From 74b097892a6638bc103f1ff85ef326f67da35eea Mon Sep 17 00:00:00 2001
From: =?UTF-8?q?=E6=9D=8E=E5=AF=85?= <liyin@xiaomi.com>
Date: Mon, 20 Aug 2018 10:02:24 +0800
Subject: [PATCH] Revert "Implement thread pool."

This reverts commit aaf95cf23645d80cd9d4d9047f7375d9a89c7aff.
---
 mace/core/BUILD                          |  21 --
 mace/core/runtime/cpu/cpu_runtime.cc     |   5 +-
 mace/core/runtime/cpu/cpu_runtime.h      |   3 -
 mace/core/testing/test_benchmark_main.cc |   5 -
 mace/core/threadpool.cc                  | 271 -----------------------
 mace/core/threadpool.h                   |  89 --------
 mace/core/threadpool_test.cc             | 123 ----------
 7 files changed, 2 insertions(+), 515 deletions(-)

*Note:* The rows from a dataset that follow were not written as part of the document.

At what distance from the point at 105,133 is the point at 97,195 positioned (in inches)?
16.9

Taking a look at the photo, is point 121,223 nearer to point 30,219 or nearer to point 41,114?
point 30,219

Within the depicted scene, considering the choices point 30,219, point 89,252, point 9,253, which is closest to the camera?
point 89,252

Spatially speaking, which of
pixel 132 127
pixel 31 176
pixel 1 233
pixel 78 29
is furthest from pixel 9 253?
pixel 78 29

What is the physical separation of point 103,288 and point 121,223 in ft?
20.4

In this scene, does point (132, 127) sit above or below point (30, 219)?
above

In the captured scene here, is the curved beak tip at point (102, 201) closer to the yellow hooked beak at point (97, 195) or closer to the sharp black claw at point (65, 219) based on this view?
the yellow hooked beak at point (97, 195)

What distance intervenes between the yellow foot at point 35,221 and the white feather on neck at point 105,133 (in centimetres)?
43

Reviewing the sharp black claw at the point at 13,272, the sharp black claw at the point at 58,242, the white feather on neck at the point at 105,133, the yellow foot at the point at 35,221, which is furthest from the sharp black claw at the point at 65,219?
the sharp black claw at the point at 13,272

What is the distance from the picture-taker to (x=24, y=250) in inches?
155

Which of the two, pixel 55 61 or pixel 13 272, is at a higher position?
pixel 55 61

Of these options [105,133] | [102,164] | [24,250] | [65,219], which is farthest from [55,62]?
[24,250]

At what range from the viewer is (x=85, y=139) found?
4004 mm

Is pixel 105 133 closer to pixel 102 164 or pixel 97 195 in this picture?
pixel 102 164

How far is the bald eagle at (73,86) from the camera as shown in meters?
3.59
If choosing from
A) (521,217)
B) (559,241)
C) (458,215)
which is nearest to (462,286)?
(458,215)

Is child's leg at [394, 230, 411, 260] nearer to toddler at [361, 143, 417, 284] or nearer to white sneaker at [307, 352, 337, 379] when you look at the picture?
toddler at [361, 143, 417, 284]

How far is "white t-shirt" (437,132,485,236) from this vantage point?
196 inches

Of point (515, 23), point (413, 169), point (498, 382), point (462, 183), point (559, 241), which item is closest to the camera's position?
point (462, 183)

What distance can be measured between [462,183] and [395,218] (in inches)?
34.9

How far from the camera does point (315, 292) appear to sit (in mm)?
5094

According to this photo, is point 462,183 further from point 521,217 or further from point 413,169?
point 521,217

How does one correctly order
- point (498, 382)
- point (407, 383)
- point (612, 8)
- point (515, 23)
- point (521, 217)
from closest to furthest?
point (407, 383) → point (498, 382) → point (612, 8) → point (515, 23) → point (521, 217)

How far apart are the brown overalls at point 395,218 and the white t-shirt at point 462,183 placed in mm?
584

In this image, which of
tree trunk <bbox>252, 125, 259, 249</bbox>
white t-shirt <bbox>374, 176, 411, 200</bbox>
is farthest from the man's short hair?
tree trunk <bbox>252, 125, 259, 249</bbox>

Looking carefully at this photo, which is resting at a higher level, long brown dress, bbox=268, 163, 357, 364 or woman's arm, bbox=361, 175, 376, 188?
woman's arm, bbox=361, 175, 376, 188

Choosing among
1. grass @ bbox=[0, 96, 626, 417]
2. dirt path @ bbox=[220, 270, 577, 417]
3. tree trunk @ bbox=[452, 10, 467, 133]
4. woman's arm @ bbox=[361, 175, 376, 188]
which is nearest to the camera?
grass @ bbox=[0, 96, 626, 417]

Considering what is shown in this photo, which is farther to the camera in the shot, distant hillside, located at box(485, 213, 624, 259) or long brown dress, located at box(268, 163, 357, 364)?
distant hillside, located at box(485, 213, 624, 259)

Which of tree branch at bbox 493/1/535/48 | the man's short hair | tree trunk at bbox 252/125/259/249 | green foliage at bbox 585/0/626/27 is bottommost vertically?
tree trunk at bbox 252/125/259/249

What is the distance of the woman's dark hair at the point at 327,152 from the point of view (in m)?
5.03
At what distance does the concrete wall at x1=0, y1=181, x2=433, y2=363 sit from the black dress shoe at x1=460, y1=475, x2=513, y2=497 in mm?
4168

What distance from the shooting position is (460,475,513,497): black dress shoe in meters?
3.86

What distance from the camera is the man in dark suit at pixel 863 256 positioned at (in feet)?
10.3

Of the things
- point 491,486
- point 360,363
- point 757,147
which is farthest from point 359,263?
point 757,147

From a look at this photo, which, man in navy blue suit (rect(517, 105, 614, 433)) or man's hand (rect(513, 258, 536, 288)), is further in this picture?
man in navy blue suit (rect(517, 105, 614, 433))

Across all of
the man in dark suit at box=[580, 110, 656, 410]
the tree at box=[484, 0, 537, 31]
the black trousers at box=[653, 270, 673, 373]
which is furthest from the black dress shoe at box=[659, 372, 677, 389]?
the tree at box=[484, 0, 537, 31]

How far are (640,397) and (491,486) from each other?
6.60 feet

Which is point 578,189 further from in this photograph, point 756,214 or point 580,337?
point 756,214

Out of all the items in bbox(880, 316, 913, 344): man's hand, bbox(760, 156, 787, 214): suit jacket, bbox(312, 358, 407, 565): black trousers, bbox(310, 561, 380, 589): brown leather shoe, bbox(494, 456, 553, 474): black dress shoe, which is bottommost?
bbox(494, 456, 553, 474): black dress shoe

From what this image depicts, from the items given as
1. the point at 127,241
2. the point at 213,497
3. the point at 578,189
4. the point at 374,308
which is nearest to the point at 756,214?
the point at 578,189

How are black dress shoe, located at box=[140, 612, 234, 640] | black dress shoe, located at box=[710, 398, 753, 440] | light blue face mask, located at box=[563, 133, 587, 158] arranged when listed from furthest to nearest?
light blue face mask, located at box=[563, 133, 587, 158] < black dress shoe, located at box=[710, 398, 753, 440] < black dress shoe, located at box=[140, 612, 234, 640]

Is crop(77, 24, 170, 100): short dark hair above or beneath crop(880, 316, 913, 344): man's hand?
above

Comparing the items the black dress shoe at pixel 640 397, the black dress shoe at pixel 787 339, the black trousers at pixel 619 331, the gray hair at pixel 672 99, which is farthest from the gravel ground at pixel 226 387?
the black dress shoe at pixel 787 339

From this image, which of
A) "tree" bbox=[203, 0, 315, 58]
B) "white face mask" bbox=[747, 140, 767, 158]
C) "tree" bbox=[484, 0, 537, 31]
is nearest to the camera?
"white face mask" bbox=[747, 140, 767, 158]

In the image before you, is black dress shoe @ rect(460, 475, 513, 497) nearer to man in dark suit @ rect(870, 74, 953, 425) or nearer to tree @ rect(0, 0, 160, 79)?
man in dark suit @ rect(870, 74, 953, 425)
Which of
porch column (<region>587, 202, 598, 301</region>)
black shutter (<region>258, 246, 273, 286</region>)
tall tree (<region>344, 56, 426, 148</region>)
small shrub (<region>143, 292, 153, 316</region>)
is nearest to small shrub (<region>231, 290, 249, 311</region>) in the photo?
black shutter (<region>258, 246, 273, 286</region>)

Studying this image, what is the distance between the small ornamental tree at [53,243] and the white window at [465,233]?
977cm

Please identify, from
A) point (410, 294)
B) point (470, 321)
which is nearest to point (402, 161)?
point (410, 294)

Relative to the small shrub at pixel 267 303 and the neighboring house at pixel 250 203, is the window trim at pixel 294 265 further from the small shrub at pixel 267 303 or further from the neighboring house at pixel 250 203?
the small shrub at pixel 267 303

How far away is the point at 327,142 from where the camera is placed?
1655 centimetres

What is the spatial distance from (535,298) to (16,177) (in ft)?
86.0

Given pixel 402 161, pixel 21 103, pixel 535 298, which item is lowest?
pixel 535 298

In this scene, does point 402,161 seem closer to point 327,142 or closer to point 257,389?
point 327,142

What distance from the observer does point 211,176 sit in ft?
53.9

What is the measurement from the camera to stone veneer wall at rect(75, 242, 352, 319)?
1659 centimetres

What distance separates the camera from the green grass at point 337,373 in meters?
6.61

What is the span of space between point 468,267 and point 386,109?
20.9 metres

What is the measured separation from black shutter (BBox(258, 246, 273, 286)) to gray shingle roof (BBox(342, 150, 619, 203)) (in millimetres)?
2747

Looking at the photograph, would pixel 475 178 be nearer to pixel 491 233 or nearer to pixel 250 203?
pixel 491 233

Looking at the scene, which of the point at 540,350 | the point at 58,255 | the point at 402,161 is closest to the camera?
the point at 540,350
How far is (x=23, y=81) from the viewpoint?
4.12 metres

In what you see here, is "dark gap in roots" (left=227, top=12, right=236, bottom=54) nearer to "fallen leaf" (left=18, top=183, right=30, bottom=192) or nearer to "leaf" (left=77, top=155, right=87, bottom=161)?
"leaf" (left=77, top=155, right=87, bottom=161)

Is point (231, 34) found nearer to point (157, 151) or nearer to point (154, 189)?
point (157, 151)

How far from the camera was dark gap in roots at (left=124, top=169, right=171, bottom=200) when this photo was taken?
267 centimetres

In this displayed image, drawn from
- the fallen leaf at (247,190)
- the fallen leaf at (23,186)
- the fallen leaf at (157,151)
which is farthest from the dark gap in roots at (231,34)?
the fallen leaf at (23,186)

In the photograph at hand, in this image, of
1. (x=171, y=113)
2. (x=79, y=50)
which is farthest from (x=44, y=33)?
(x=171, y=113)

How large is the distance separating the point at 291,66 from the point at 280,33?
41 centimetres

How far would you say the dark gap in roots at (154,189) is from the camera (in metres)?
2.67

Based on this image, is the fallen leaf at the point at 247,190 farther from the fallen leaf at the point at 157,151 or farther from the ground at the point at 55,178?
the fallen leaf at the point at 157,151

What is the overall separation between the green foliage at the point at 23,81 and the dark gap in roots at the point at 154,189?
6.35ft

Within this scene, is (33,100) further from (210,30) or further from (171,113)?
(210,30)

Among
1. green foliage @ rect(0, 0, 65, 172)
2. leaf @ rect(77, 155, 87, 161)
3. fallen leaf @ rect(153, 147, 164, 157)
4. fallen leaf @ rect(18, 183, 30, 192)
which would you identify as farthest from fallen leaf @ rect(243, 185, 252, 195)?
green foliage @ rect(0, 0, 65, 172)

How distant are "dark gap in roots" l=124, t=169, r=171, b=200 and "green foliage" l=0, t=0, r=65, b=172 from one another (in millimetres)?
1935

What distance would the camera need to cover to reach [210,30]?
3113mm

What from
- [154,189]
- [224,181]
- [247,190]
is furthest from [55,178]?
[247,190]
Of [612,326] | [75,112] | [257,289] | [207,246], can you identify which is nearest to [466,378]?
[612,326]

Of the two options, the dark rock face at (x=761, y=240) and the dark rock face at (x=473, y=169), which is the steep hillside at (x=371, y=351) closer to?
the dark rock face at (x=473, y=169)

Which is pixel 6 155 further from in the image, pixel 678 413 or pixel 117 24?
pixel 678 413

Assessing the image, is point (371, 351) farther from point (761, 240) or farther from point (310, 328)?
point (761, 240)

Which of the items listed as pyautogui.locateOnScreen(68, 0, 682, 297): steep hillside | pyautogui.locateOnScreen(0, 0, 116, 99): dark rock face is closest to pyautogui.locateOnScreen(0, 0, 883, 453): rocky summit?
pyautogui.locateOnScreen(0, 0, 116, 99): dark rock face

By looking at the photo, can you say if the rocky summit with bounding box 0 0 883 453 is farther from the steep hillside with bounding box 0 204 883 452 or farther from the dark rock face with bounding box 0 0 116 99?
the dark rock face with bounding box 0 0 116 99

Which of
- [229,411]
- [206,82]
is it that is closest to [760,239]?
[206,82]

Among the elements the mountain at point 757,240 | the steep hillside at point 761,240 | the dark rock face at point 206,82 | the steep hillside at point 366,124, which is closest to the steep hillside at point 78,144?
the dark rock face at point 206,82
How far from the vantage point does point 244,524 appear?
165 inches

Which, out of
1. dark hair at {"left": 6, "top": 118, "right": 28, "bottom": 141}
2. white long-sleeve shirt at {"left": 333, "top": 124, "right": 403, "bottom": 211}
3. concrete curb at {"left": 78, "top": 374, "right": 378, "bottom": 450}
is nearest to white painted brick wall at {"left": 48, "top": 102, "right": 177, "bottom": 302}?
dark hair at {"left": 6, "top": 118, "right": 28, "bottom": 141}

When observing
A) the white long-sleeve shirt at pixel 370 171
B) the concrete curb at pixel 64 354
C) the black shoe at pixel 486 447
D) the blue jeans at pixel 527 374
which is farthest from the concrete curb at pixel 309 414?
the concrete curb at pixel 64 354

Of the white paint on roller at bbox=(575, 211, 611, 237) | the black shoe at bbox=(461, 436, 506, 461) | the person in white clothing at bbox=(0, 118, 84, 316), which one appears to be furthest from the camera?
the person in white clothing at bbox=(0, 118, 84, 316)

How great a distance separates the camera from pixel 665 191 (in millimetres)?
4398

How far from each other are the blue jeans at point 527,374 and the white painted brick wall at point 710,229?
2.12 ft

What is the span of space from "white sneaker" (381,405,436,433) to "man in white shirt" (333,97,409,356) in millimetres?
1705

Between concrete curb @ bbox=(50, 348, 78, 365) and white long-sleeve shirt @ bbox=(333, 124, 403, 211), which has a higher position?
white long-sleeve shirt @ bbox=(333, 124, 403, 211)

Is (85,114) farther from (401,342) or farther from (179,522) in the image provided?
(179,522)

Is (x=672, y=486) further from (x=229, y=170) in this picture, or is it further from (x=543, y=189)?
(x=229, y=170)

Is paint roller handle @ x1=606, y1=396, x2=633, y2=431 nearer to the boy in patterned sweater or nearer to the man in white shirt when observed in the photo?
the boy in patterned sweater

 delete mode 100644 mace/core/threadpool.cc
 delete mode 100644 mace/core/threadpool.h
 delete mode 100644 mace/core/threadpool_test.cc
diff --git a/mace/core/BUILD b/mace/core/BUILD
index a9d15bde..fd9ec5a3 100644
--- a/mace/core/BUILD
+++ b/mace/core/BUILD
@@ -64,7 +64,6 @@ cc_library(
         "//mace/codegen:generated_version",
         "//mace/proto:mace_cc",
         "//mace/utils",
-        "@gemmlowp",
     ] + if_opencl_enabled([
         ":opencl_headers",
         "//mace/codegen:generated_opencl",
@@ -74,26 +73,6 @@ cc_library(
     ]),
 )
 
-cc_test(
-    name = "core_test",
-    srcs = glob(["*_test.cc"]),
-    copts = [
-        "-Werror",
-        "-Wextra",
-        "-Wno-missing-field-initializers",
-    ],
-    linkopts = ["-ldl"] + if_android([
-        "-pie",
-        "-lm",
-    ]),
-    deps = [
-        ":core",
-        "//mace/utils",
-        "@gtest",
-        "@gtest//:gtest_main",
-    ],
-)
-
 cc_library(
     name = "opencl_headers",
     hdrs = glob([
diff --git a/mace/core/runtime/cpu/cpu_runtime.cc b/mace/core/runtime/cpu/cpu_runtime.cc
index 1802cac4..5bef3805 100644
--- a/mace/core/runtime/cpu/cpu_runtime.cc
+++ b/mace/core/runtime/cpu/cpu_runtime.cc
@@ -75,9 +75,6 @@ int GetCPUMaxFreq(int cpu_id) {
   return freq;
 }
 
-}  // namespace
-
-
 MaceStatus SetThreadAffinity(cpu_set_t mask) {
 #if defined(__ANDROID__)
   pid_t pid = gettid();
@@ -93,6 +90,8 @@ MaceStatus SetThreadAffinity(cpu_set_t mask) {
   }
 }
 
+}  // namespace
+
 MaceStatus GetCPUBigLittleCoreIDs(std::vector<int> *big_core_ids,
                                   std::vector<int> *little_core_ids) {
   MACE_CHECK_NOTNULL(big_core_ids);
diff --git a/mace/core/runtime/cpu/cpu_runtime.h b/mace/core/runtime/cpu/cpu_runtime.h
index 821ce7fe..333729e1 100644
--- a/mace/core/runtime/cpu/cpu_runtime.h
+++ b/mace/core/runtime/cpu/cpu_runtime.h
@@ -15,7 +15,6 @@
 #ifndef MACE_CORE_RUNTIME_CPU_CPU_RUNTIME_H_
 #define MACE_CORE_RUNTIME_CPU_CPU_RUNTIME_H_
 
-#include <sched.h>
 #include <vector>
 
 #include "mace/public/mace.h"
@@ -32,8 +31,6 @@ MaceStatus SetOpenMPThreadsAndAffinityCPUs(int omp_num_threads,
 MaceStatus SetOpenMPThreadsAndAffinityPolicy(int omp_num_threads_hint,
                                              CPUAffinityPolicy policy);
 
-MaceStatus SetThreadAffinity(cpu_set_t mask);
-
 }  // namespace mace
 
 #endif  // MACE_CORE_RUNTIME_CPU_CPU_RUNTIME_H_
diff --git a/mace/core/testing/test_benchmark_main.cc b/mace/core/testing/test_benchmark_main.cc
index 864c7816..e730c10e 100644
--- a/mace/core/testing/test_benchmark_main.cc
+++ b/mace/core/testing/test_benchmark_main.cc
@@ -16,7 +16,6 @@
 
 #include "gflags/gflags.h"
 #include "mace/core/runtime/cpu/cpu_runtime.h"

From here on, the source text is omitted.